**REQUIRED WORK:** After removing every image, reproduce the data exactly as it appears.

**DATA BELOW:**
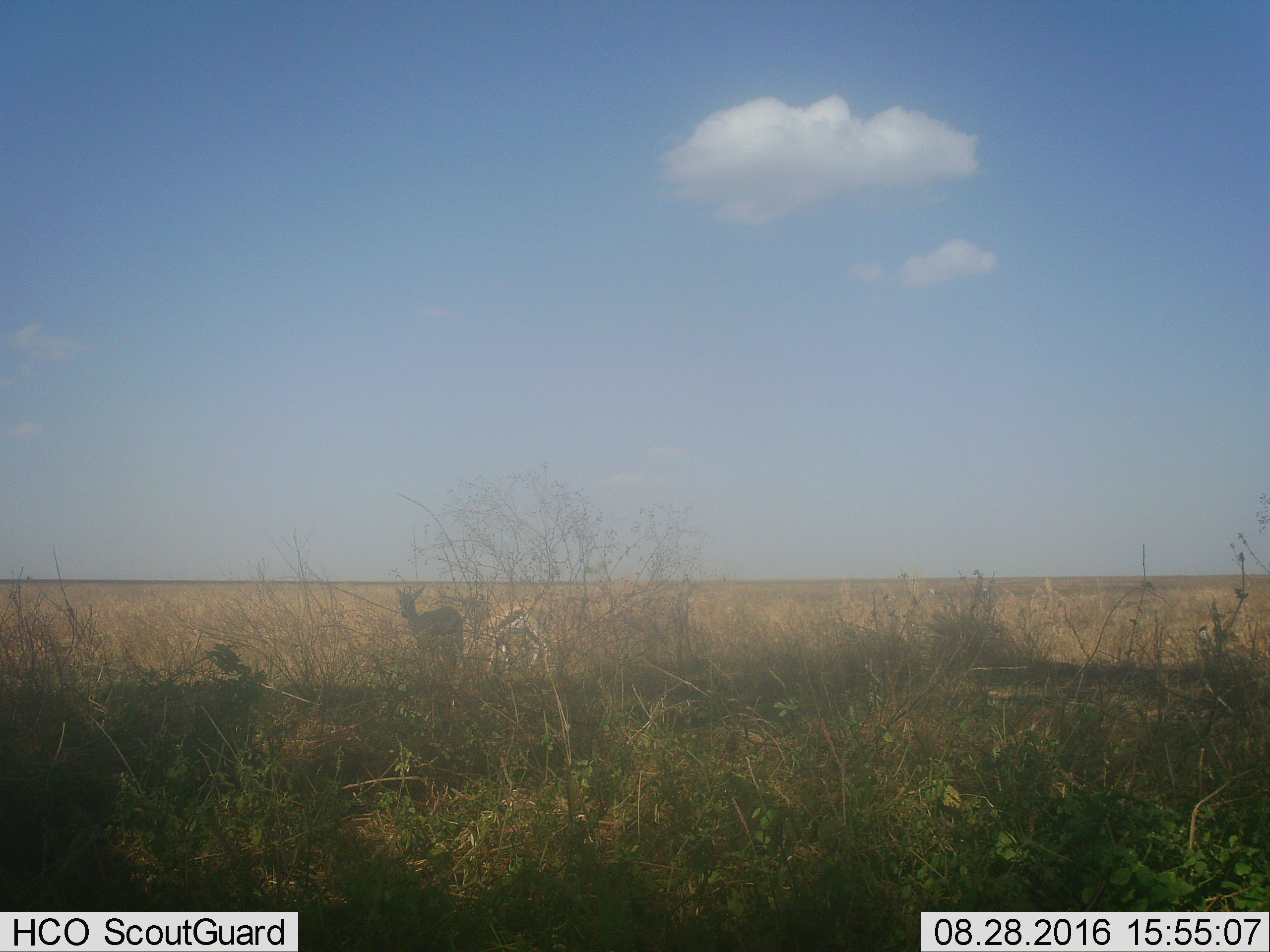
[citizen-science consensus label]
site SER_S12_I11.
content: unidentified animal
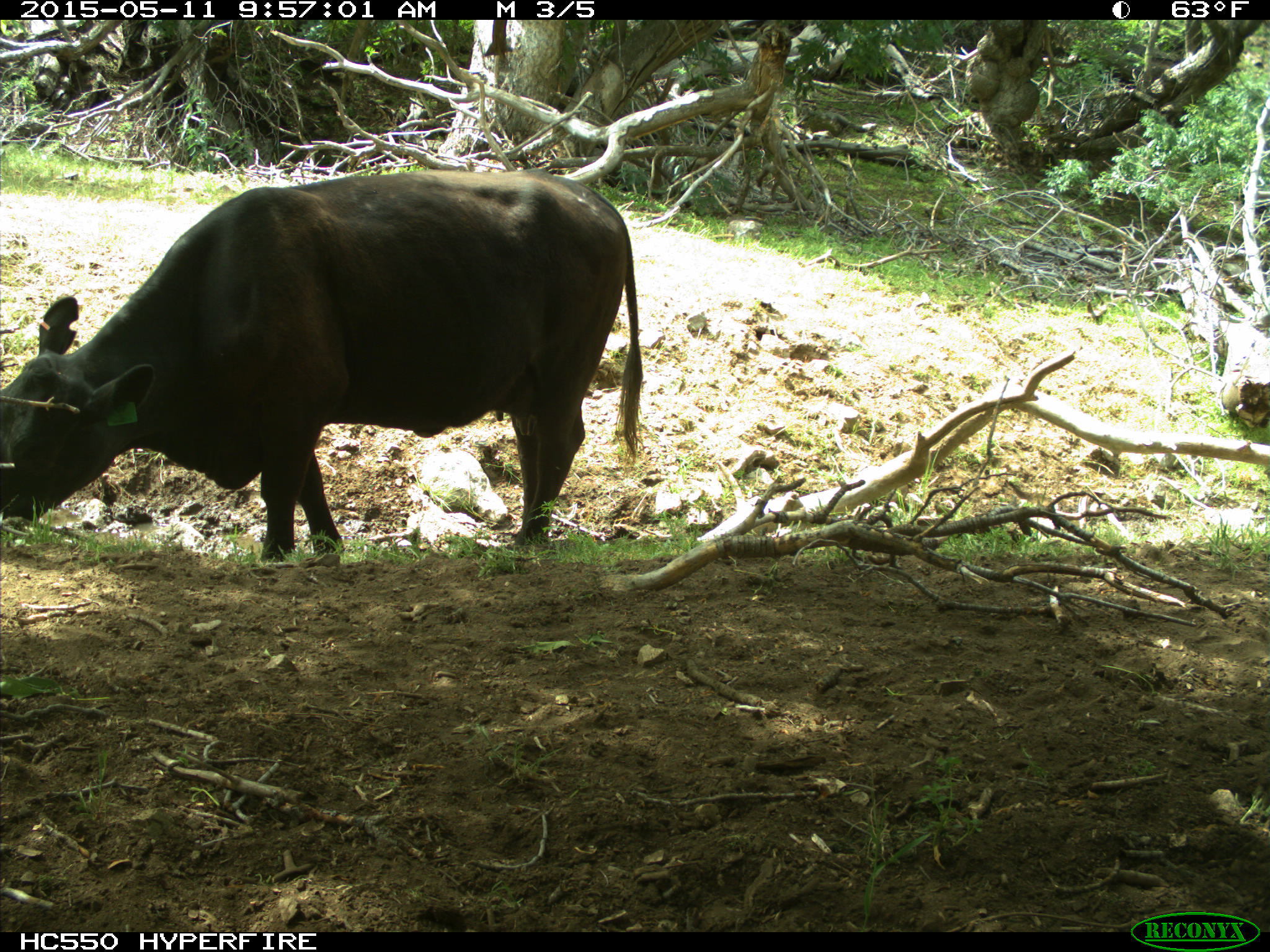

**OUTPUT OF THE TASK:**
[citizen-science consensus label]
site SER_S12_I11.
content: unidentified animal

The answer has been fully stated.